__RECORDED DATA__
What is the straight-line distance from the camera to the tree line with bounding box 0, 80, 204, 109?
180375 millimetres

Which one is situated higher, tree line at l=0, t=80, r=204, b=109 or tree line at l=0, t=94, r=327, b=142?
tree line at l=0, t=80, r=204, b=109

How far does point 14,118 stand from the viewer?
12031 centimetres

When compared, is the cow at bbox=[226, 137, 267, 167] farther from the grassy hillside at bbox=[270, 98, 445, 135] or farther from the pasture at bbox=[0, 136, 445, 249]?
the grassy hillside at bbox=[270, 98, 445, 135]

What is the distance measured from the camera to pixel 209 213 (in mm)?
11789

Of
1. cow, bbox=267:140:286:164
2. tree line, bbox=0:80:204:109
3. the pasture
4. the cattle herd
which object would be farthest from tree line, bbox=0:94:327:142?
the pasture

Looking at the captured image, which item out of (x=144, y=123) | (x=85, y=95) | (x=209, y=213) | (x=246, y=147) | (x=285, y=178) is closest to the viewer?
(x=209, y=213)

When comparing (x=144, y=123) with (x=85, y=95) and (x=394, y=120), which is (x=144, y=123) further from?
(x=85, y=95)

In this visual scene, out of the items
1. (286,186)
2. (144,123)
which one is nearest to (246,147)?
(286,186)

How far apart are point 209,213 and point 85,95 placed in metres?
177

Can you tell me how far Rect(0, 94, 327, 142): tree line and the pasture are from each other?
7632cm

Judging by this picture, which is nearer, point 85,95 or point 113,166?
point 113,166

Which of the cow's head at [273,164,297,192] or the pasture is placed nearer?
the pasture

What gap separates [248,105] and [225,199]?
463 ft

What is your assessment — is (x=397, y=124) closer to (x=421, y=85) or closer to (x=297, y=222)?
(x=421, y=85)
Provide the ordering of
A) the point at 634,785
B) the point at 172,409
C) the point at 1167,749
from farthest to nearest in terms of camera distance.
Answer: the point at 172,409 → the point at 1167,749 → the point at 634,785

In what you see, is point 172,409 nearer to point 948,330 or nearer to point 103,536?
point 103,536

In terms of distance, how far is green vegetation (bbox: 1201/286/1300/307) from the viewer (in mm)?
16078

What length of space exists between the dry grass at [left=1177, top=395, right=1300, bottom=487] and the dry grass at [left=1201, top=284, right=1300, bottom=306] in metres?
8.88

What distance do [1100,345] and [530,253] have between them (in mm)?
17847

__THE PROBLEM__
Rewrite all of the data above, replacing every occurrence of "viewer" with "observer" and leaving everything else unchanged.

__OUTPUT BELOW__
What is the straight-line distance from the camera to the tree line with bounding box 0, 80, 204, 109?
180375 millimetres

Which one is situated higher, tree line at l=0, t=80, r=204, b=109 or tree line at l=0, t=94, r=327, b=142?
tree line at l=0, t=80, r=204, b=109

How far does point 14,118 stand from the observer?
12031 centimetres

When compared, is the cow at bbox=[226, 137, 267, 167] farther from the grassy hillside at bbox=[270, 98, 445, 135] or farther from the pasture at bbox=[0, 136, 445, 249]?
the grassy hillside at bbox=[270, 98, 445, 135]

What is the distance measured from the camera to pixel 209 213 (in mm)?
11789

Of
1. cow, bbox=267:140:286:164
2. tree line, bbox=0:80:204:109
3. the pasture
4. the cattle herd
which object would be farthest from tree line, bbox=0:94:327:142?
the pasture

Looking at the captured image, which item out of (x=144, y=123) | (x=85, y=95) | (x=209, y=213) | (x=246, y=147) | (x=285, y=178) is closest to the observer?
(x=209, y=213)

When comparing (x=144, y=123) with (x=85, y=95) and (x=394, y=120), which is (x=144, y=123) further from?
(x=85, y=95)

In this visual scene, out of the items
1. (286,186)
2. (144,123)
which one is nearest to (246,147)?
(286,186)

How far apart are point 209,213 and point 85,95 placed in metres?
177

Can you tell me how far Rect(0, 94, 327, 142): tree line and the pasture are from each other?
7632cm

Judging by this picture, which is nearer, point 85,95 or point 113,166?
point 113,166

Which of the cow's head at [273,164,297,192] or the pasture is placed nearer?
the pasture

What gap separates [248,105] and [225,199]?
463 ft

What is your assessment — is (x=397, y=124) closer to (x=421, y=85) or closer to (x=297, y=222)?
(x=421, y=85)
Provide the ordering of
A) the point at 634,785
B) the point at 172,409
C) the point at 1167,749
from farthest to nearest in terms of camera distance.
Answer: the point at 172,409 → the point at 1167,749 → the point at 634,785

In what you see, is point 172,409 nearer to point 948,330 or nearer to point 103,536?
point 103,536

In terms of distance, how far is green vegetation (bbox: 1201/286/1300/307) from the observer (in mm)?
16078

What length of space exists between the dry grass at [left=1177, top=395, right=1300, bottom=487] and the dry grass at [left=1201, top=284, right=1300, bottom=306] in metres?
8.88

What distance do [1100,345] and [530,253] have between them (in mm)?
17847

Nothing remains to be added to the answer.